Training data ----> Training procedure ----> Model / State.

Then we use this state for prediction:

Query point ----> Apply model -----> prediction.

Now, this model is usually very very small in size (compared to the amount of training/testing data). For example, the model class MultilayerPerceptronClassificationModel [1] that the MultilayerPerceptronClassifier [2] creates after training, contains some "layers" and some "weights", i.e. some ints, absolutely no need for a complicated/distributed data base.

This is why I don't see the need for a system such as Redis. I'm somehow sure that there are some errors in my reasoning, can you point out if I got something wrong?

Edit: Another example, the StreamingLinearAlgorithm has a trainOn method [3], where the model is updated. Is it worth getting the model from Redis here?

[1] https://github.com/apache/spark/blob/master/mllib/src/main/scala/org/apache/spark/ml/classification/MultilayerPerceptronClassifier.scala#L291

[2] https://github.com/apache/spark/blob/master/mllib/src/main/scala/org/apache/spark/ml/classification/MultilayerPerceptronClassifier.scala#L234

[3] https://github.com/apache/spark/blob/master/mllib/src/main/scala/org/apache/spark/mllib/regression/StreamingLinearAlgorithm.scala#L88

jeyhunkarimov commented 7 years ago

@cristiprg

cristiprg commented 7 years ago

@jeyhunkarimov

Currently big systems concentrate continuously training and serving. So training and serving are not separated from each other. This is especially useful in streaming scenarios.

I'm not sure I understand what you mean by training and serving not being separated from each other. Is it that all the design decisions take into account both fast training and fast serving?
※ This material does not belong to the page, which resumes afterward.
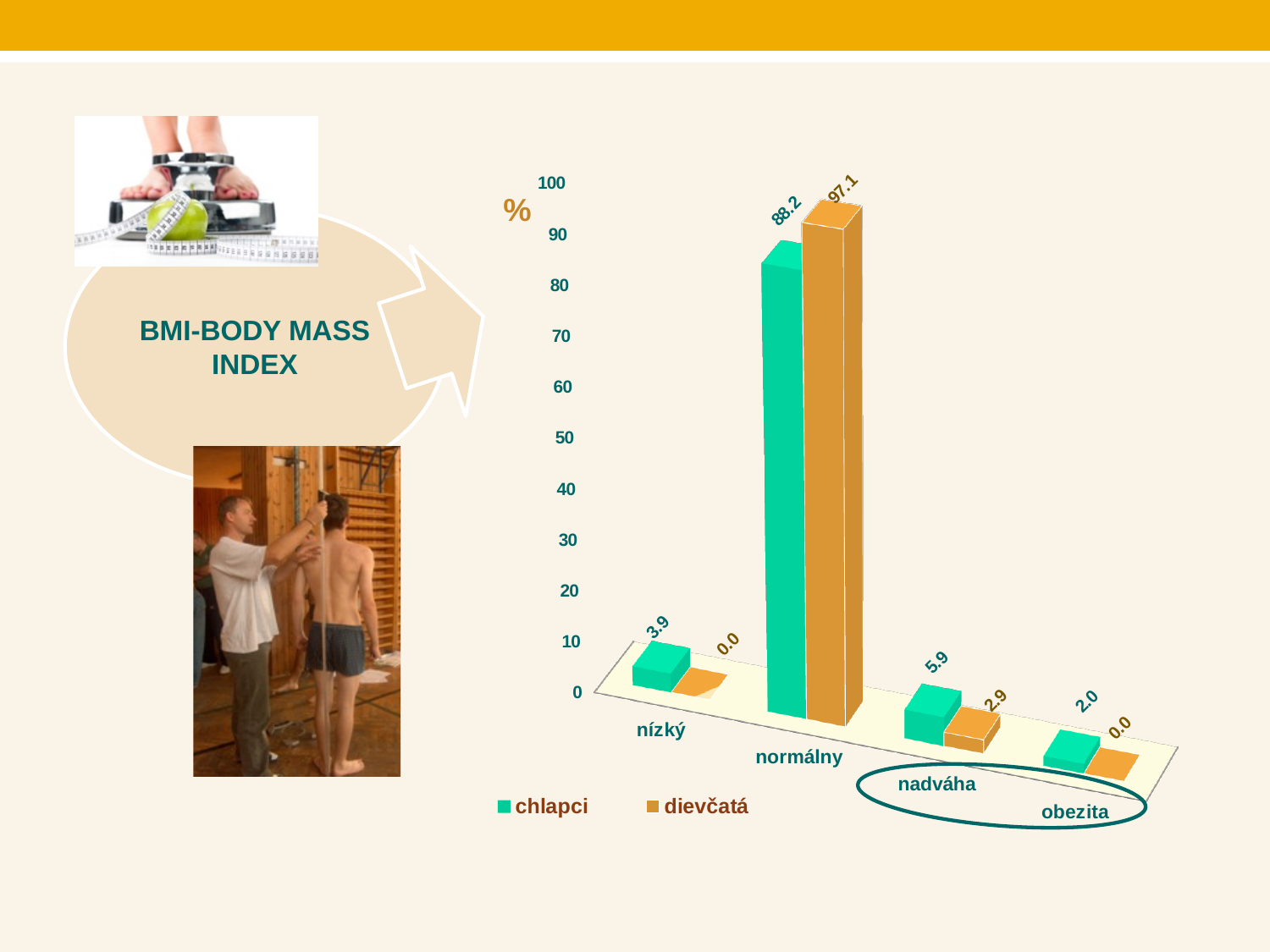
What kind of chart is shown on the slide? bar chart How many categories are shown on the x axis? 4 How many series does the legend list? 2 What is the value for dievčatá in the nízky category? 0.0 What is the value for chlapci in the obezita category? 2.0 Which category has the lowest value for chlapci? obezita What is the value for dievčatá in the normálny category? 97.1 What is the value for chlapci in the nadváha category? 5.9 Which category has the highest value for dievčatá? normálny What is the value for chlapci in the normálny category? 88.2 In the nadváha category, which series has the larger value, chlapci or dievčatá? chlapci What is the difference between the dievčatá and chlapci values in the normálny category? 8.9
So the system has to be able to process rapidly training and query points (indeed, this can imply sacrificing some consistency). I can see why this is useful in streaming applications.

jeyhunkarimov commented 7 years ago

@cristiprg Hope this helps: https://www.usenix.org/system/files/conference/osdi14/osdi14-paper-li_mu.pdf

My second point is out of the scope of this project. I noted it to give motivation that there is a need for such systems.